Automatic mode – Auto mode tells your camera to use it’s best judgement to select shutter speed, aperture, ISO, white balance, focus and flash to take the best shot that it can. This mode will give you nice results in many shooting conditions, however you need to keep in mind that you’re not telling your camera any extra information about the type of shot you’re taking so it will be ‘guessing’ as to what you want.
Portrait mode – When you switch to portrait mode your camera will automatically select a large aperture which helps to keep your background out of focus. Portrait mode works best when you’re photographing a single subject so get in close enough to your subject.
Macro mode – Macro mode lets you move your closer into your subject to take a close up picture. It’s great for shooting flowers, insects or other small objects. Different digital cameras will have macro modes with different capabilities including different focusing distances
Landscape mode – This mode is almost the exact opposite of portrait mode in that it sets the camera up with a small aperture to make sure as much of the scene you’re photographing will be in focus as possible. It’s therefore ideal for capturing shots of wide scenes, particularly those with points of interest at different distances from the camera.
Sports mode – Photographing moving objects is what sports mode is designed for. It is ideal for photographing any moving objects including people playing sports, pets, cars, wildlife etc. Sports mode attempts to freeze the action by increasing the shutter speed.
Night mode – Night mode is for shooting in low light situations and sets your camera to use a longer shutter speed to help capture details of the background but it also fires off a flash to illuminate the foreground
Movie mode – This mode extends your digital camera from just capturing still images to capturing moving ones.
Aperture priority mode – This mode is really a semi-automatic (or semi-manual) mode where you choose the aperture and where your camera chooses the other settings (shutter speed, white balance, ISO etc) so as to ensure you have a well balanced exposure. Aperture priority mode is useful when you’re looking to control the depth of field in a shot (usually a stationary object where you don’t need to control shutter speed).
Shutter priority mode – Shutter priority is very similar to aperture priority mode but is the mode where you select a shutter speed and the camera then chooses all of the other settings. You would use this mode where you want to control over shutter speed (obviously). For example when photographing moving subjects (like sports) you might want to choose a fast shutter speed to freeze the motion.

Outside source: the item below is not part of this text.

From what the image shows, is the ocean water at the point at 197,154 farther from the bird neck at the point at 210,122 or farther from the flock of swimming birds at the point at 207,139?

Program mode – Program mode is similar to Auto but gives you a little more control over some other features including flash, white balance, ISO etc. Check your digital camera’s manual for how the Program mode differs from Automatic in your particular model.
Manual mode – In this mode you have full control over your camera and need to think about all settings including shutter speed, aperture, ISO, white balance, flash etc. It gives you the flexibility to set your shots up as you wish. Of course you also need to have some idea of what you’re doing in manual mode so most digital camera owners that I have anything to do with tend to stick to one of the priority modes.